The hardest part of meditation for me is the phase in which I am praying for the world beyond my own. What I mean by that is that when I am done praying for my loved ones and the people at church who need prayer, I need to extend prayer out to all sentient beings around the planet before entering into the silent, wordless conversation with which I end the sitting. And that last bit – the all sentient beings bit- it hard. How do we pray for people we have never met, will never meet, and with whom we may have rather radical differences?
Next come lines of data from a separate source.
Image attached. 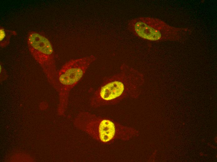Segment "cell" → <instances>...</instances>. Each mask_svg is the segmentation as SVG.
I'll return each instance as SVG.
<instances>
[{
  "label": "cell",
  "mask_w": 217,
  "mask_h": 162,
  "mask_svg": "<svg viewBox=\"0 0 217 162\" xmlns=\"http://www.w3.org/2000/svg\"><path fill=\"white\" fill-rule=\"evenodd\" d=\"M144 76L125 64L117 73L105 78L89 100L93 108L113 105L127 98H137L141 92Z\"/></svg>",
  "instance_id": "obj_1"
},
{
  "label": "cell",
  "mask_w": 217,
  "mask_h": 162,
  "mask_svg": "<svg viewBox=\"0 0 217 162\" xmlns=\"http://www.w3.org/2000/svg\"><path fill=\"white\" fill-rule=\"evenodd\" d=\"M77 129L103 144H110L118 140H127L137 131L112 119L87 112L77 114L73 122Z\"/></svg>",
  "instance_id": "obj_2"
},
{
  "label": "cell",
  "mask_w": 217,
  "mask_h": 162,
  "mask_svg": "<svg viewBox=\"0 0 217 162\" xmlns=\"http://www.w3.org/2000/svg\"><path fill=\"white\" fill-rule=\"evenodd\" d=\"M97 58L93 55L72 59L66 62L58 72L59 96L58 113L62 115L67 108L71 90L83 77L90 65Z\"/></svg>",
  "instance_id": "obj_3"
},
{
  "label": "cell",
  "mask_w": 217,
  "mask_h": 162,
  "mask_svg": "<svg viewBox=\"0 0 217 162\" xmlns=\"http://www.w3.org/2000/svg\"><path fill=\"white\" fill-rule=\"evenodd\" d=\"M128 28L138 37L153 41L176 40L181 38L187 31L186 29L169 26L158 19L145 17L131 20Z\"/></svg>",
  "instance_id": "obj_4"
},
{
  "label": "cell",
  "mask_w": 217,
  "mask_h": 162,
  "mask_svg": "<svg viewBox=\"0 0 217 162\" xmlns=\"http://www.w3.org/2000/svg\"><path fill=\"white\" fill-rule=\"evenodd\" d=\"M27 42L31 54L41 67L49 83L58 92V72L50 41L43 34L31 31L28 34Z\"/></svg>",
  "instance_id": "obj_5"
},
{
  "label": "cell",
  "mask_w": 217,
  "mask_h": 162,
  "mask_svg": "<svg viewBox=\"0 0 217 162\" xmlns=\"http://www.w3.org/2000/svg\"><path fill=\"white\" fill-rule=\"evenodd\" d=\"M16 34L14 31H9L3 28L0 29V43L2 48H4L9 43L11 36Z\"/></svg>",
  "instance_id": "obj_6"
}]
</instances>
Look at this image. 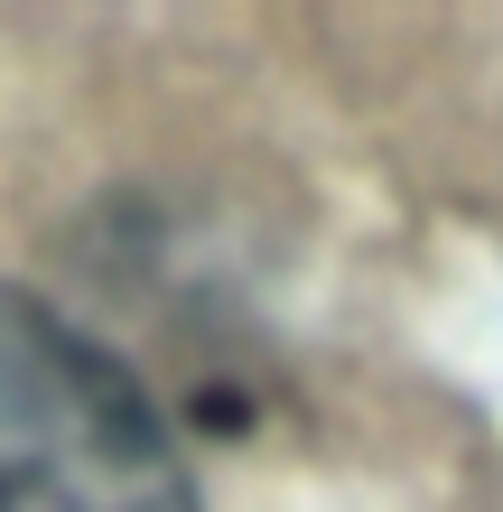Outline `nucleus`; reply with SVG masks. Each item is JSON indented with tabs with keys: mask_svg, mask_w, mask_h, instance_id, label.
Instances as JSON below:
<instances>
[{
	"mask_svg": "<svg viewBox=\"0 0 503 512\" xmlns=\"http://www.w3.org/2000/svg\"><path fill=\"white\" fill-rule=\"evenodd\" d=\"M0 512H196L159 401L131 364L0 280Z\"/></svg>",
	"mask_w": 503,
	"mask_h": 512,
	"instance_id": "nucleus-1",
	"label": "nucleus"
}]
</instances>
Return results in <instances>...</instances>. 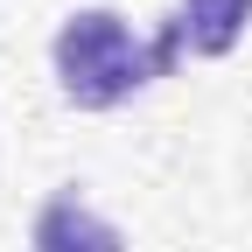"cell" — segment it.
<instances>
[{"label": "cell", "mask_w": 252, "mask_h": 252, "mask_svg": "<svg viewBox=\"0 0 252 252\" xmlns=\"http://www.w3.org/2000/svg\"><path fill=\"white\" fill-rule=\"evenodd\" d=\"M56 84H63V98H70L77 112H112L126 105L133 91H147L154 77V42H140L133 28H126L112 7H84L56 28Z\"/></svg>", "instance_id": "6da1fadb"}, {"label": "cell", "mask_w": 252, "mask_h": 252, "mask_svg": "<svg viewBox=\"0 0 252 252\" xmlns=\"http://www.w3.org/2000/svg\"><path fill=\"white\" fill-rule=\"evenodd\" d=\"M252 21V0H175V14L154 35V70H175L182 56H231Z\"/></svg>", "instance_id": "7a4b0ae2"}, {"label": "cell", "mask_w": 252, "mask_h": 252, "mask_svg": "<svg viewBox=\"0 0 252 252\" xmlns=\"http://www.w3.org/2000/svg\"><path fill=\"white\" fill-rule=\"evenodd\" d=\"M35 252H126L119 224H105L77 189H56V196L35 210V231H28Z\"/></svg>", "instance_id": "3957f363"}]
</instances>
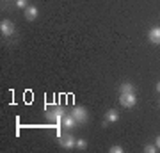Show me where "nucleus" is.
Segmentation results:
<instances>
[{"label":"nucleus","mask_w":160,"mask_h":153,"mask_svg":"<svg viewBox=\"0 0 160 153\" xmlns=\"http://www.w3.org/2000/svg\"><path fill=\"white\" fill-rule=\"evenodd\" d=\"M155 144H157V148H158V150H160V135L157 137V139H155Z\"/></svg>","instance_id":"2eb2a0df"},{"label":"nucleus","mask_w":160,"mask_h":153,"mask_svg":"<svg viewBox=\"0 0 160 153\" xmlns=\"http://www.w3.org/2000/svg\"><path fill=\"white\" fill-rule=\"evenodd\" d=\"M45 112H46V118L50 119V121L57 123V125H61L62 118L66 116V109L61 107V105H46Z\"/></svg>","instance_id":"f257e3e1"},{"label":"nucleus","mask_w":160,"mask_h":153,"mask_svg":"<svg viewBox=\"0 0 160 153\" xmlns=\"http://www.w3.org/2000/svg\"><path fill=\"white\" fill-rule=\"evenodd\" d=\"M119 93H133L135 94V85L133 84H130V82H123V84L119 85Z\"/></svg>","instance_id":"9d476101"},{"label":"nucleus","mask_w":160,"mask_h":153,"mask_svg":"<svg viewBox=\"0 0 160 153\" xmlns=\"http://www.w3.org/2000/svg\"><path fill=\"white\" fill-rule=\"evenodd\" d=\"M119 103L125 109H132V107H135L137 98H135L133 93H128V94H126V93H119Z\"/></svg>","instance_id":"20e7f679"},{"label":"nucleus","mask_w":160,"mask_h":153,"mask_svg":"<svg viewBox=\"0 0 160 153\" xmlns=\"http://www.w3.org/2000/svg\"><path fill=\"white\" fill-rule=\"evenodd\" d=\"M77 148H78V150H86V148H87V141H86V139H77Z\"/></svg>","instance_id":"9b49d317"},{"label":"nucleus","mask_w":160,"mask_h":153,"mask_svg":"<svg viewBox=\"0 0 160 153\" xmlns=\"http://www.w3.org/2000/svg\"><path fill=\"white\" fill-rule=\"evenodd\" d=\"M71 114H73V118L77 119L78 125H84V123H87V119H89V112H87V109L84 105H77Z\"/></svg>","instance_id":"f03ea898"},{"label":"nucleus","mask_w":160,"mask_h":153,"mask_svg":"<svg viewBox=\"0 0 160 153\" xmlns=\"http://www.w3.org/2000/svg\"><path fill=\"white\" fill-rule=\"evenodd\" d=\"M148 39L151 45H160V27H151L148 32Z\"/></svg>","instance_id":"0eeeda50"},{"label":"nucleus","mask_w":160,"mask_h":153,"mask_svg":"<svg viewBox=\"0 0 160 153\" xmlns=\"http://www.w3.org/2000/svg\"><path fill=\"white\" fill-rule=\"evenodd\" d=\"M25 18H27L29 22H34L36 18H38V7H34V6L25 7Z\"/></svg>","instance_id":"6e6552de"},{"label":"nucleus","mask_w":160,"mask_h":153,"mask_svg":"<svg viewBox=\"0 0 160 153\" xmlns=\"http://www.w3.org/2000/svg\"><path fill=\"white\" fill-rule=\"evenodd\" d=\"M16 6L18 7H29L27 6V0H16Z\"/></svg>","instance_id":"4468645a"},{"label":"nucleus","mask_w":160,"mask_h":153,"mask_svg":"<svg viewBox=\"0 0 160 153\" xmlns=\"http://www.w3.org/2000/svg\"><path fill=\"white\" fill-rule=\"evenodd\" d=\"M105 119H107L109 123H116V121L119 119V114H118L116 109H109V110L105 112Z\"/></svg>","instance_id":"1a4fd4ad"},{"label":"nucleus","mask_w":160,"mask_h":153,"mask_svg":"<svg viewBox=\"0 0 160 153\" xmlns=\"http://www.w3.org/2000/svg\"><path fill=\"white\" fill-rule=\"evenodd\" d=\"M59 144L64 150H73V148H77V141H75V137L69 132L68 134H59Z\"/></svg>","instance_id":"7ed1b4c3"},{"label":"nucleus","mask_w":160,"mask_h":153,"mask_svg":"<svg viewBox=\"0 0 160 153\" xmlns=\"http://www.w3.org/2000/svg\"><path fill=\"white\" fill-rule=\"evenodd\" d=\"M77 125H78V123H77V119L73 118V114H66V116L62 118V121H61V126H62V128H66L68 132L73 130Z\"/></svg>","instance_id":"423d86ee"},{"label":"nucleus","mask_w":160,"mask_h":153,"mask_svg":"<svg viewBox=\"0 0 160 153\" xmlns=\"http://www.w3.org/2000/svg\"><path fill=\"white\" fill-rule=\"evenodd\" d=\"M0 32H2V36L9 38V36H12L16 32V27H14V23L11 20H2L0 22Z\"/></svg>","instance_id":"39448f33"},{"label":"nucleus","mask_w":160,"mask_h":153,"mask_svg":"<svg viewBox=\"0 0 160 153\" xmlns=\"http://www.w3.org/2000/svg\"><path fill=\"white\" fill-rule=\"evenodd\" d=\"M157 150H158L157 144H146V146H144V151H146V153H155Z\"/></svg>","instance_id":"f8f14e48"},{"label":"nucleus","mask_w":160,"mask_h":153,"mask_svg":"<svg viewBox=\"0 0 160 153\" xmlns=\"http://www.w3.org/2000/svg\"><path fill=\"white\" fill-rule=\"evenodd\" d=\"M110 153H123V148L118 144V146H112L110 148Z\"/></svg>","instance_id":"ddd939ff"},{"label":"nucleus","mask_w":160,"mask_h":153,"mask_svg":"<svg viewBox=\"0 0 160 153\" xmlns=\"http://www.w3.org/2000/svg\"><path fill=\"white\" fill-rule=\"evenodd\" d=\"M155 89H157V91H158V93H160V80H158V82H157V87H155Z\"/></svg>","instance_id":"dca6fc26"}]
</instances>
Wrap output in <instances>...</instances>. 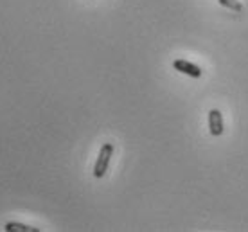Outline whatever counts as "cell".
I'll use <instances>...</instances> for the list:
<instances>
[{
  "mask_svg": "<svg viewBox=\"0 0 248 232\" xmlns=\"http://www.w3.org/2000/svg\"><path fill=\"white\" fill-rule=\"evenodd\" d=\"M112 157H113V144L112 142H106V144H103V148H101L99 157H97L95 166H93V176H95V178H103V176L106 175Z\"/></svg>",
  "mask_w": 248,
  "mask_h": 232,
  "instance_id": "6da1fadb",
  "label": "cell"
},
{
  "mask_svg": "<svg viewBox=\"0 0 248 232\" xmlns=\"http://www.w3.org/2000/svg\"><path fill=\"white\" fill-rule=\"evenodd\" d=\"M174 70H178L182 74H187L191 76V77H202V69H200L198 65H194V63H189L186 60H176L173 63Z\"/></svg>",
  "mask_w": 248,
  "mask_h": 232,
  "instance_id": "7a4b0ae2",
  "label": "cell"
},
{
  "mask_svg": "<svg viewBox=\"0 0 248 232\" xmlns=\"http://www.w3.org/2000/svg\"><path fill=\"white\" fill-rule=\"evenodd\" d=\"M209 128L214 137H219L223 133V117H221V112L216 108L209 112Z\"/></svg>",
  "mask_w": 248,
  "mask_h": 232,
  "instance_id": "3957f363",
  "label": "cell"
},
{
  "mask_svg": "<svg viewBox=\"0 0 248 232\" xmlns=\"http://www.w3.org/2000/svg\"><path fill=\"white\" fill-rule=\"evenodd\" d=\"M4 231L6 232H40V229L31 225H24V223H18V221H7L4 225Z\"/></svg>",
  "mask_w": 248,
  "mask_h": 232,
  "instance_id": "277c9868",
  "label": "cell"
},
{
  "mask_svg": "<svg viewBox=\"0 0 248 232\" xmlns=\"http://www.w3.org/2000/svg\"><path fill=\"white\" fill-rule=\"evenodd\" d=\"M217 2L223 7H229V9H232V11H236V13L243 11V4L239 0H217Z\"/></svg>",
  "mask_w": 248,
  "mask_h": 232,
  "instance_id": "5b68a950",
  "label": "cell"
}]
</instances>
My Buddhist friend calls it the armless mother prayer and I get that. She says that this prayer for the beings on our planet is simply a matter of feeling compassion for them in their suffering without the luxury of being able to do anything about it. She calls it the armless mother prayer because she imagines an armless mother whose child has just fallen into a river. That passion of the mother – that agony felt by her for her child is all the more wrenching because there is nothing she can do. But does she simply not feel the feeling? No. She feels. She feels, in wrenching agony, the pain of seeing suffering and death without the ability to change it in the moment.
We Americans are not very good at this kind of prayer because we are conditioned by the media and our television/radio habits to feast on horrible news all day and all night without feeling much. But in prayer for the planet, we do feel. We feel as a way to offer them up to God in the humility of not being able to do much about their suffering.
Meditation holds time for asking for what we need. It holds time for asking for what others need. It even holds time for union with God. But it must also hold time for holding the agony of the suffering in this planet without the luxury of being a fixer. And Lent is a good time to grow our capacity for that kind of prayer.